EXERCISE DIRECTIONS: In the copy, include no images. Reproduce the entries exactly.

━━━━━━━━━━━━━━━━

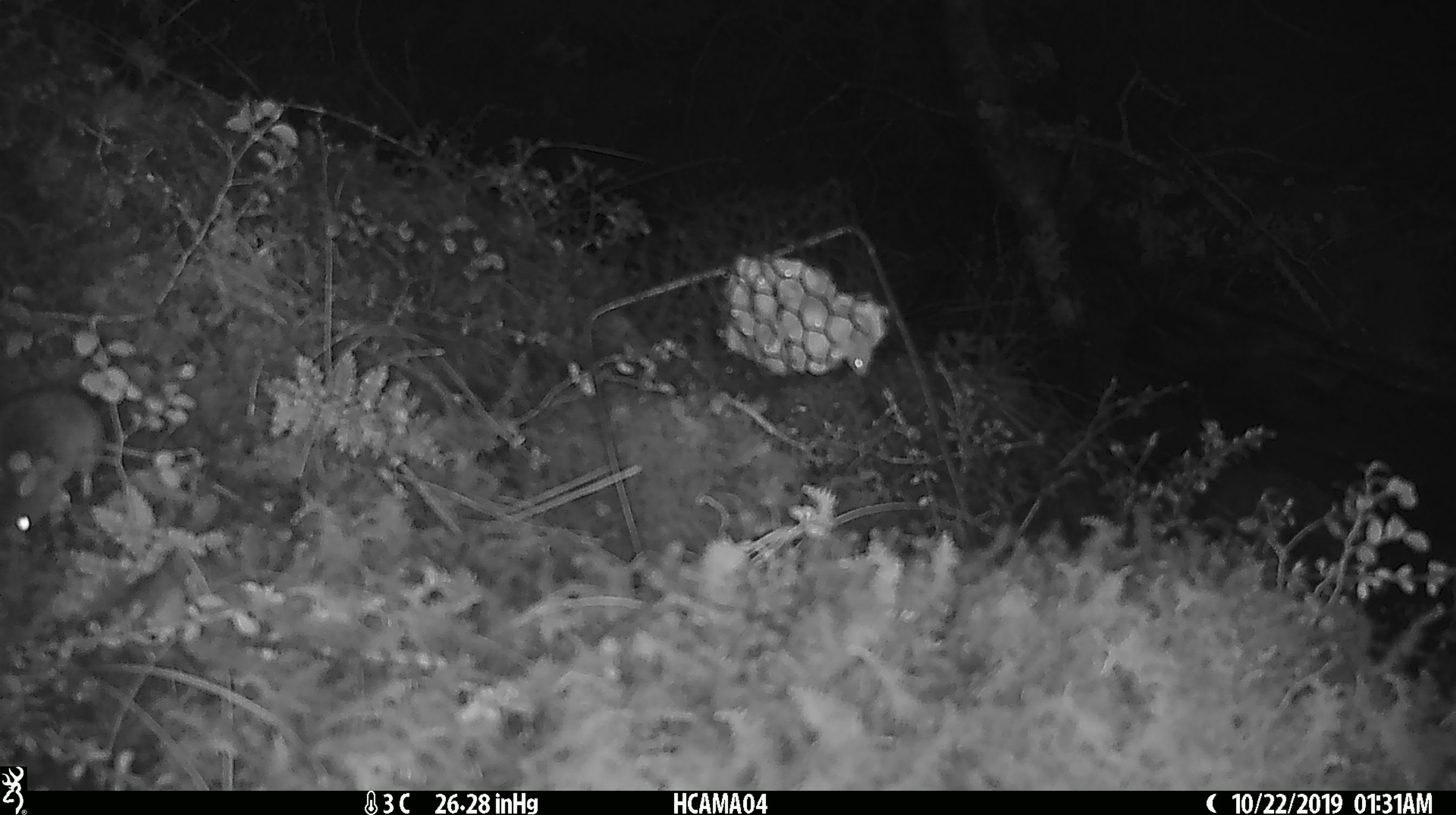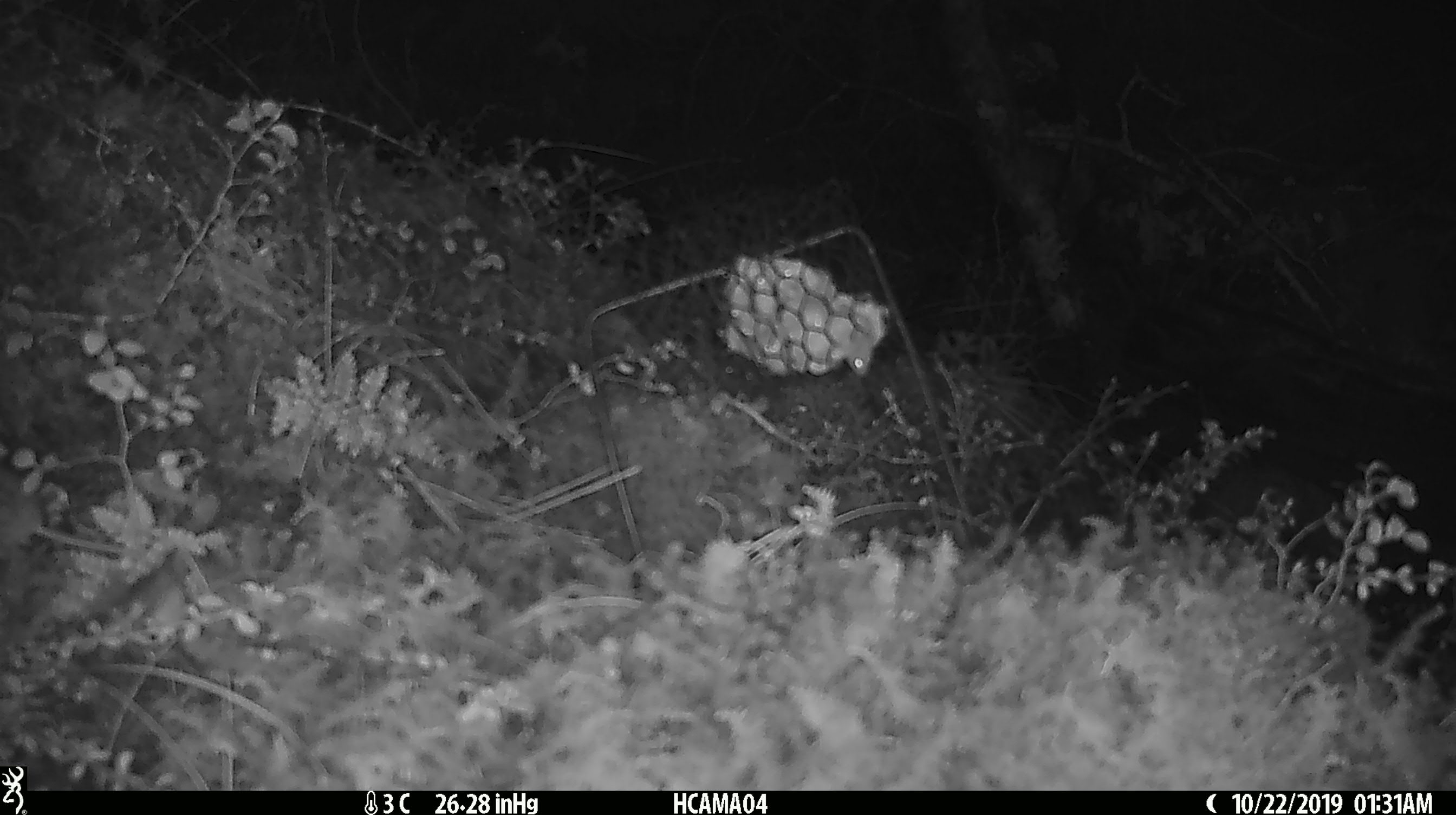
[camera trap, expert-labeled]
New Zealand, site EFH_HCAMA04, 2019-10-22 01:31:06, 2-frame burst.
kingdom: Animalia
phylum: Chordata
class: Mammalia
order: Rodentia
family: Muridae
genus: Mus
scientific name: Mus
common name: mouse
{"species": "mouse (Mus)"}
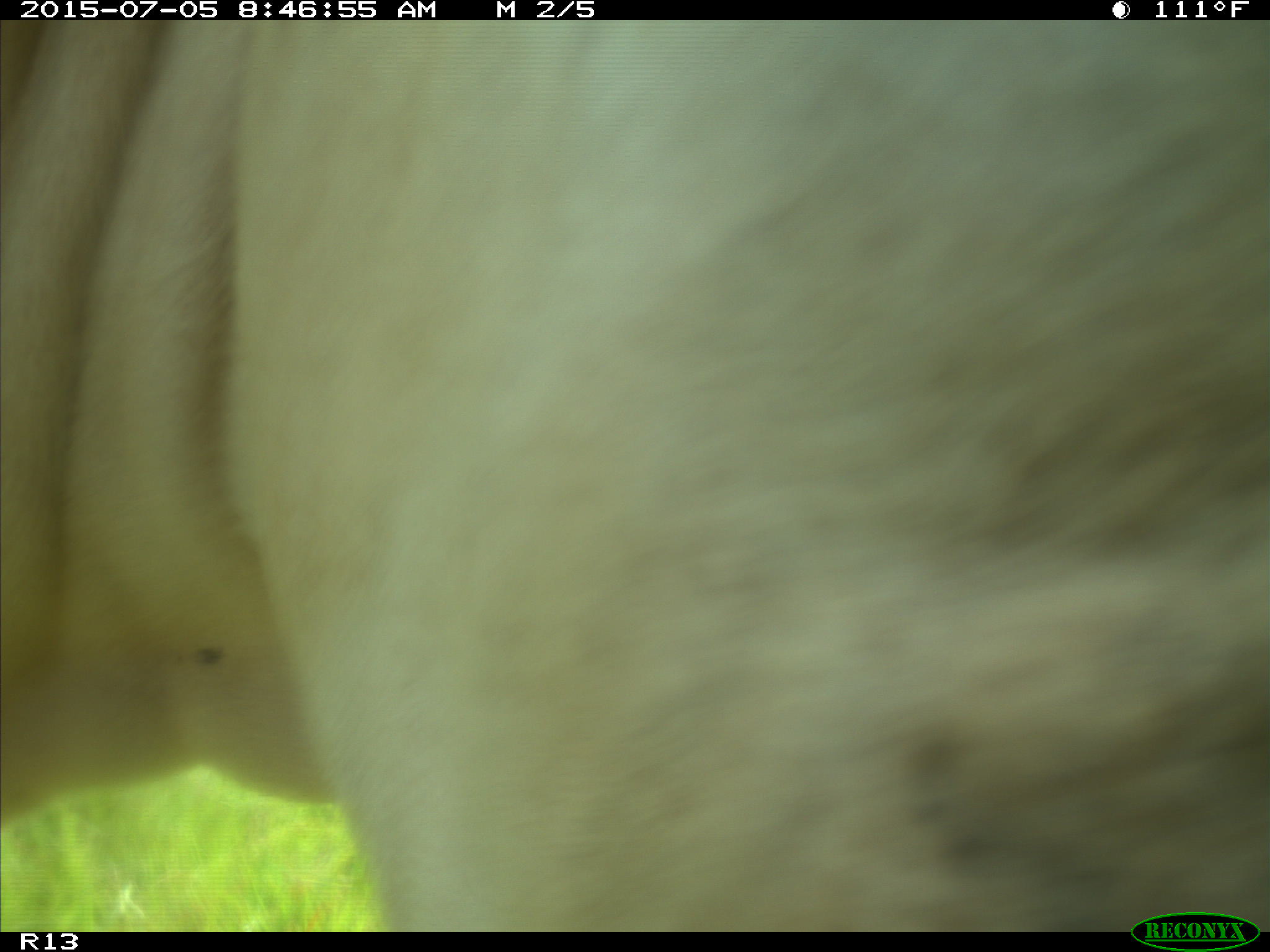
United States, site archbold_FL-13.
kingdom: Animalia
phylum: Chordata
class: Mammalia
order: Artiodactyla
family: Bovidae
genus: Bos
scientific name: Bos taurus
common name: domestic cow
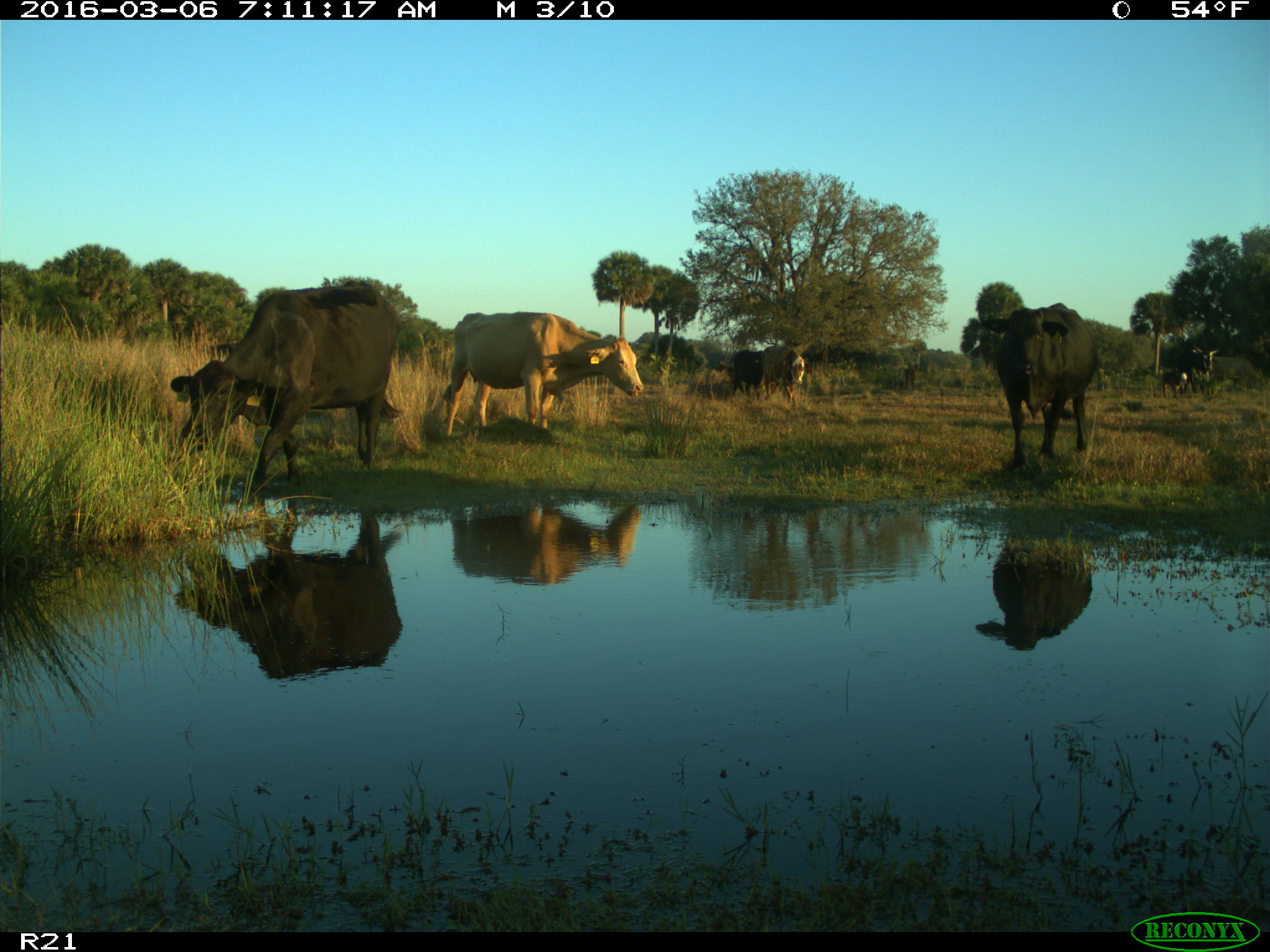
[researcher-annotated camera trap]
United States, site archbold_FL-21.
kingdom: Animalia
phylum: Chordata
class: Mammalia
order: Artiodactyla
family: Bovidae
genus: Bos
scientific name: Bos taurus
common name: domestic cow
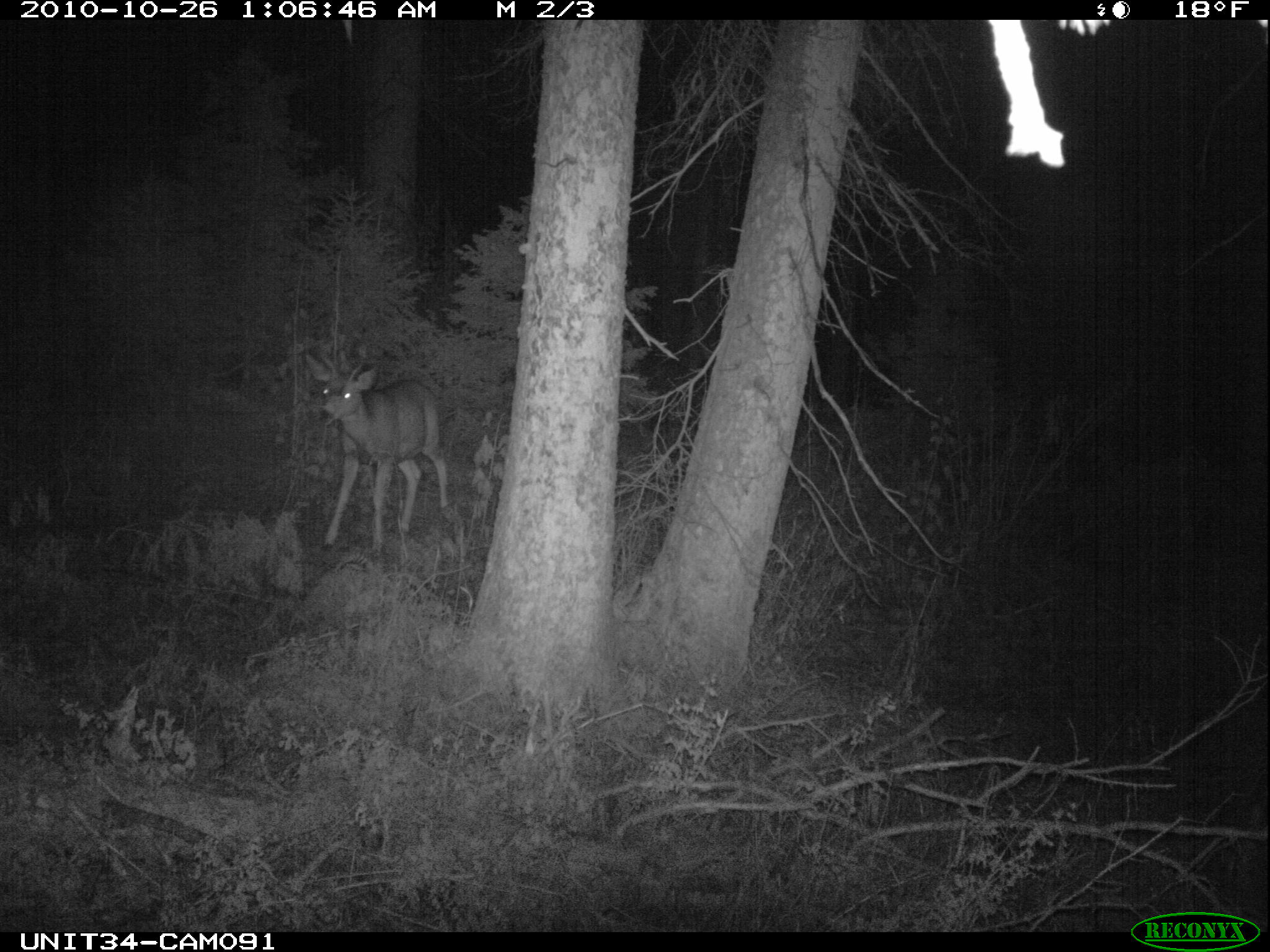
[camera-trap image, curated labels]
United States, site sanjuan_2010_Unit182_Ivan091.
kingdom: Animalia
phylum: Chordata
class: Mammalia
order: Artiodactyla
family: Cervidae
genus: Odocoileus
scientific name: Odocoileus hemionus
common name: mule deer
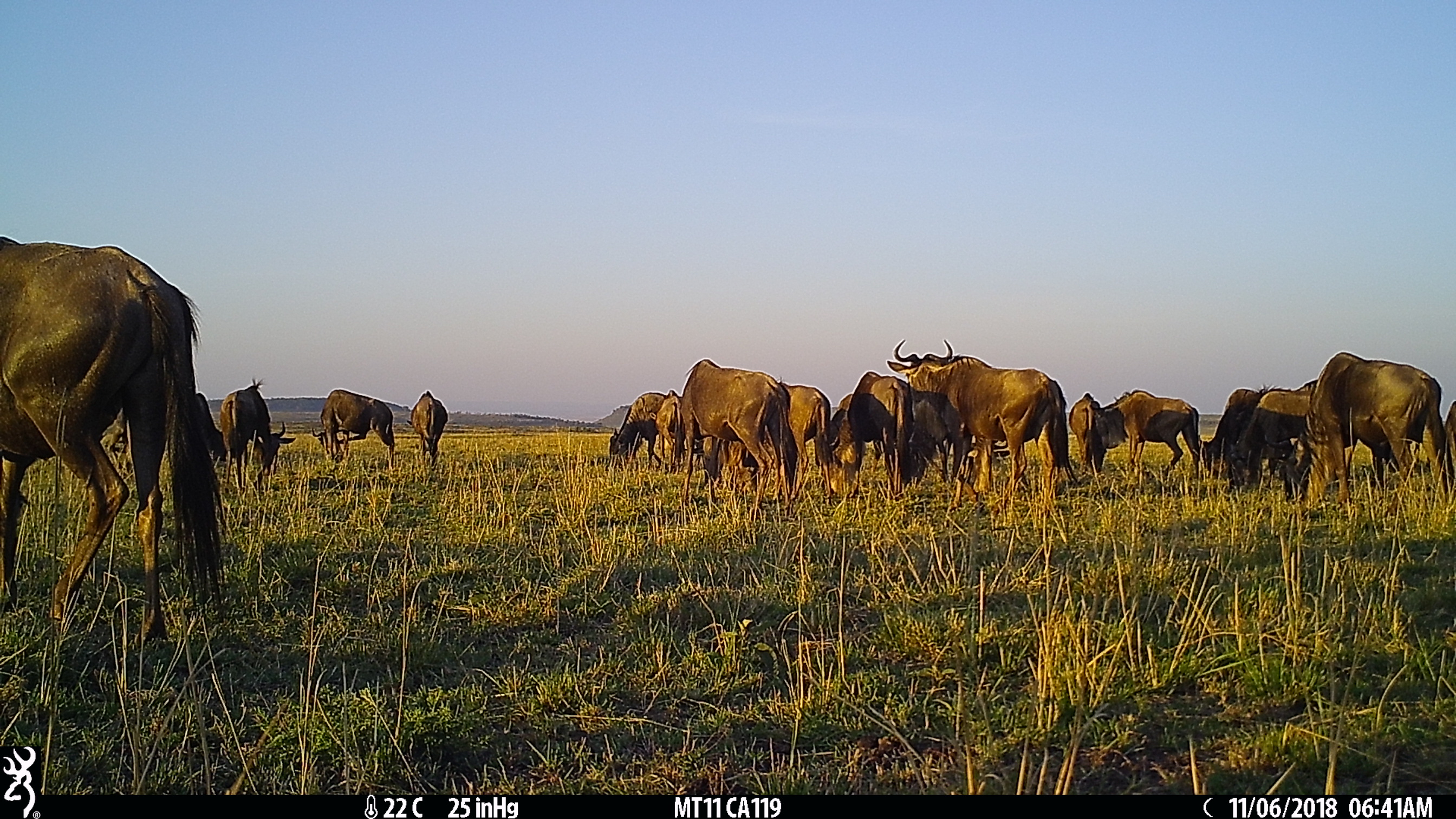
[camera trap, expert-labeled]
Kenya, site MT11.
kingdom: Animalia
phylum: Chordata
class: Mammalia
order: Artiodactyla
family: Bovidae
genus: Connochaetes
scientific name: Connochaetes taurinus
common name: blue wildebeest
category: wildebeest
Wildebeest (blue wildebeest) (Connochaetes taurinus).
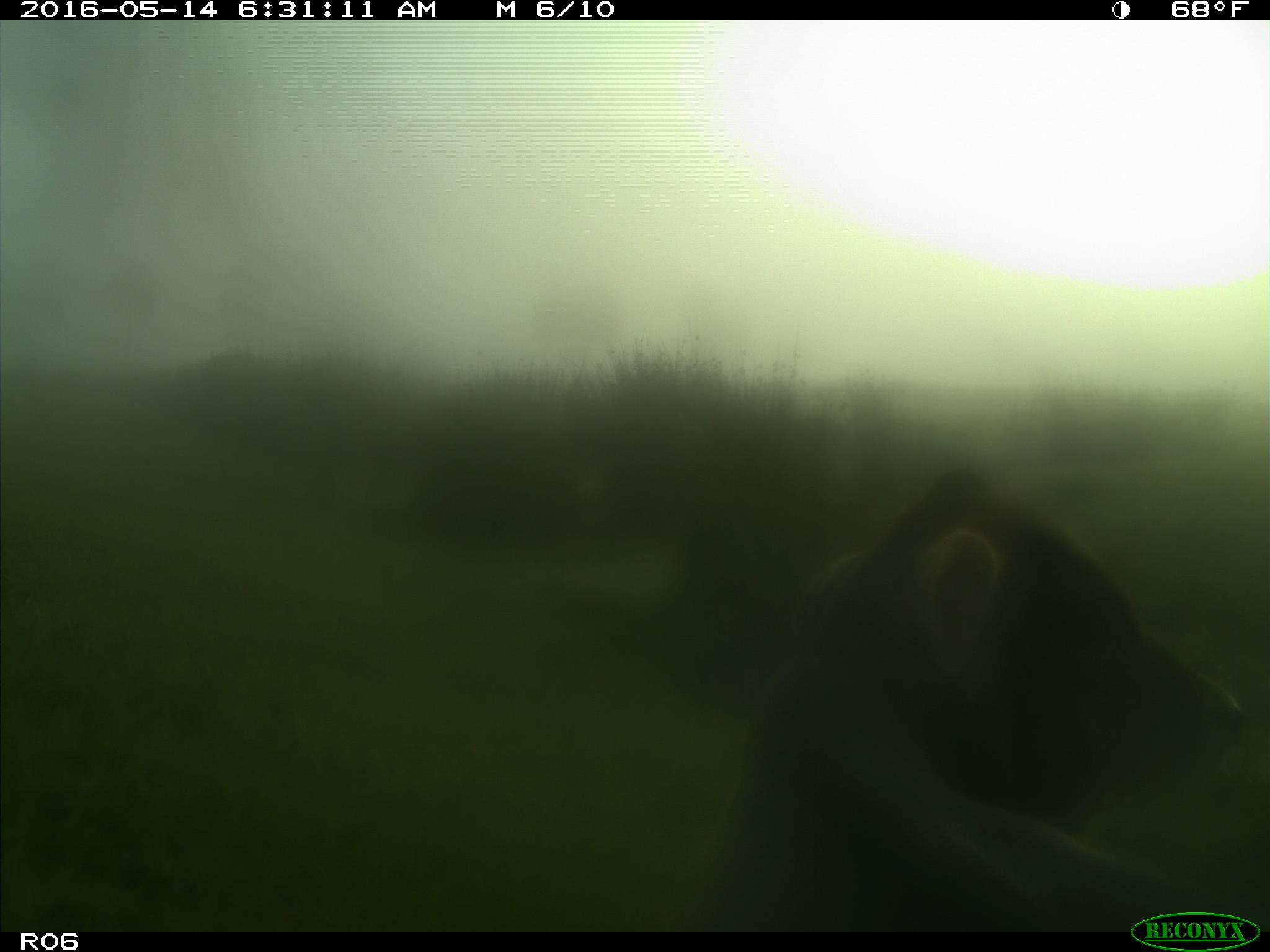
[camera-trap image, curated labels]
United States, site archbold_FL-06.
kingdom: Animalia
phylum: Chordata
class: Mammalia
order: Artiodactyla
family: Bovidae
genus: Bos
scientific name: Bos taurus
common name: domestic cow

━━━━━━━━━━━━━━━━

EXERCISE OUTPUT:
[camera trap, expert-labeled]
New Zealand, site EFH_HCAMA04, 2019-10-22 01:31:06, 2-frame burst.
kingdom: Animalia
phylum: Chordata
class: Mammalia
order: Rodentia
family: Muridae
genus: Mus
scientific name: Mus
common name: mouse
{"species": "mouse (Mus)"}
United States, site archbold_FL-13.
kingdom: Animalia
phylum: Chordata
class: Mammalia
order: Artiodactyla
family: Bovidae
genus: Bos
scientific name: Bos taurus
common name: domestic cow
[researcher-annotated camera trap]
United States, site archbold_FL-21.
kingdom: Animalia
phylum: Chordata
class: Mammalia
order: Artiodactyla
family: Bovidae
genus: Bos
scientific name: Bos taurus
common name: domestic cow
[camera-trap image, curated labels]
United States, site sanjuan_2010_Unit182_Ivan091.
kingdom: Animalia
phylum: Chordata
class: Mammalia
order: Artiodactyla
family: Cervidae
genus: Odocoileus
scientific name: Odocoileus hemionus
common name: mule deer
[camera trap, expert-labeled]
Kenya, site MT11.
kingdom: Animalia
phylum: Chordata
class: Mammalia
order: Artiodactyla
family: Bovidae
genus: Connochaetes
scientific name: Connochaetes taurinus
common name: blue wildebeest
category: wildebeest
Wildebeest (blue wildebeest) (Connochaetes taurinus).
[camera-trap image, curated labels]
United States, site archbold_FL-06.
kingdom: Animalia
phylum: Chordata
class: Mammalia
order: Artiodactyla
family: Bovidae
genus: Bos
scientific name: Bos taurus
common name: domestic cow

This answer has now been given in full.